Provided data START

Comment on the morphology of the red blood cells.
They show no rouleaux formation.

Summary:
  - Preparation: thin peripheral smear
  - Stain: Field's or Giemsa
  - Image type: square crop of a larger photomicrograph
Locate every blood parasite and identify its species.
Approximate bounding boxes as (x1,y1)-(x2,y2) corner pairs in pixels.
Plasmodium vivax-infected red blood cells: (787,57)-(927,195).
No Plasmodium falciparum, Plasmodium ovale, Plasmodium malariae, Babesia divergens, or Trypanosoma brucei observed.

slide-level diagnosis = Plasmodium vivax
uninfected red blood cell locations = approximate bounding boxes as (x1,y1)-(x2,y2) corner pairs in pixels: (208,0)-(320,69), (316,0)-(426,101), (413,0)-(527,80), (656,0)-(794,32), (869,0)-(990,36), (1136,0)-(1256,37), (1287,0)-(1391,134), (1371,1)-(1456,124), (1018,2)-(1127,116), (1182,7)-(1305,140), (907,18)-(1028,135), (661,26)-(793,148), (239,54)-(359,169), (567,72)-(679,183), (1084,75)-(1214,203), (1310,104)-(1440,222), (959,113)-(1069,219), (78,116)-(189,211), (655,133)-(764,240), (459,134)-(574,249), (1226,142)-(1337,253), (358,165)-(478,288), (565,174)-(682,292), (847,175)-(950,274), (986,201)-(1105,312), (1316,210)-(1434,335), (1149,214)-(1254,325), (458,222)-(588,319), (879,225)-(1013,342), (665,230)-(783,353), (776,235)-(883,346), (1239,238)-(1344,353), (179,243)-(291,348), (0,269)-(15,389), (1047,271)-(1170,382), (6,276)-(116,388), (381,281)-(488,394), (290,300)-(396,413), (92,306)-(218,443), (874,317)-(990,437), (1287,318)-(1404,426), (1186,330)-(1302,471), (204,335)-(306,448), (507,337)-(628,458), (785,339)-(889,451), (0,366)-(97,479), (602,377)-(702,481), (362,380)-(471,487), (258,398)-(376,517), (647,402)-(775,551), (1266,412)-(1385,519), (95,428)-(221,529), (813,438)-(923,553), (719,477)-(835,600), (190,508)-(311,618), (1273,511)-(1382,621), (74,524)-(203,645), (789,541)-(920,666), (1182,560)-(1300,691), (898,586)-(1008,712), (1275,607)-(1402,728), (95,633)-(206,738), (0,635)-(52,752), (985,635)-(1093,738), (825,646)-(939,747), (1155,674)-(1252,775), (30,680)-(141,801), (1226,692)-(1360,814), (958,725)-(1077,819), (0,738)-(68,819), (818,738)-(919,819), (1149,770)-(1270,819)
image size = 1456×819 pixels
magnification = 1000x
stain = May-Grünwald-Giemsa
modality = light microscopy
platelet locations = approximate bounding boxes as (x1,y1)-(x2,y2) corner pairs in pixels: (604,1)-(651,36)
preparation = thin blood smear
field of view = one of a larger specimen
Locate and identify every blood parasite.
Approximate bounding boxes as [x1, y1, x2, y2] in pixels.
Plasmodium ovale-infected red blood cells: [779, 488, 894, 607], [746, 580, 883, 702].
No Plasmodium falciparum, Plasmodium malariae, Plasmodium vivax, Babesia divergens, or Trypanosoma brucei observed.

Provided data END

What is required: Of the lines above, output exactly those from the line bearing "No Plasmodium falciparum, Plasmodium ovale, Plasmodium" through the line bearing "modality = light microscopy", inclusive.

Reply:
No Plasmodium falciparum, Plasmodium ovale, Plasmodium malariae, Babesia divergens, or Trypanosoma brucei observed.

slide-level diagnosis = Plasmodium vivax
uninfected red blood cell locations = approximate bounding boxes as (x1,y1)-(x2,y2) corner pairs in pixels: (208,0)-(320,69), (316,0)-(426,101), (413,0)-(527,80), (656,0)-(794,32), (869,0)-(990,36), (1136,0)-(1256,37), (1287,0)-(1391,134), (1371,1)-(1456,124), (1018,2)-(1127,116), (1182,7)-(1305,140), (907,18)-(1028,135), (661,26)-(793,148), (239,54)-(359,169), (567,72)-(679,183), (1084,75)-(1214,203), (1310,104)-(1440,222), (959,113)-(1069,219), (78,116)-(189,211), (655,133)-(764,240), (459,134)-(574,249), (1226,142)-(1337,253), (358,165)-(478,288), (565,174)-(682,292), (847,175)-(950,274), (986,201)-(1105,312), (1316,210)-(1434,335), (1149,214)-(1254,325), (458,222)-(588,319), (879,225)-(1013,342), (665,230)-(783,353), (776,235)-(883,346), (1239,238)-(1344,353), (179,243)-(291,348), (0,269)-(15,389), (1047,271)-(1170,382), (6,276)-(116,388), (381,281)-(488,394), (290,300)-(396,413), (92,306)-(218,443), (874,317)-(990,437), (1287,318)-(1404,426), (1186,330)-(1302,471), (204,335)-(306,448), (507,337)-(628,458), (785,339)-(889,451), (0,366)-(97,479), (602,377)-(702,481), (362,380)-(471,487), (258,398)-(376,517), (647,402)-(775,551), (1266,412)-(1385,519), (95,428)-(221,529), (813,438)-(923,553), (719,477)-(835,600), (190,508)-(311,618), (1273,511)-(1382,621), (74,524)-(203,645), (789,541)-(920,666), (1182,560)-(1300,691), (898,586)-(1008,712), (1275,607)-(1402,728), (95,633)-(206,738), (0,635)-(52,752), (985,635)-(1093,738), (825,646)-(939,747), (1155,674)-(1252,775), (30,680)-(141,801), (1226,692)-(1360,814), (958,725)-(1077,819), (0,738)-(68,819), (818,738)-(919,819), (1149,770)-(1270,819)
image size = 1456×819 pixels
magnification = 1000x
stain = May-Grünwald-Giemsa
modality = light microscopy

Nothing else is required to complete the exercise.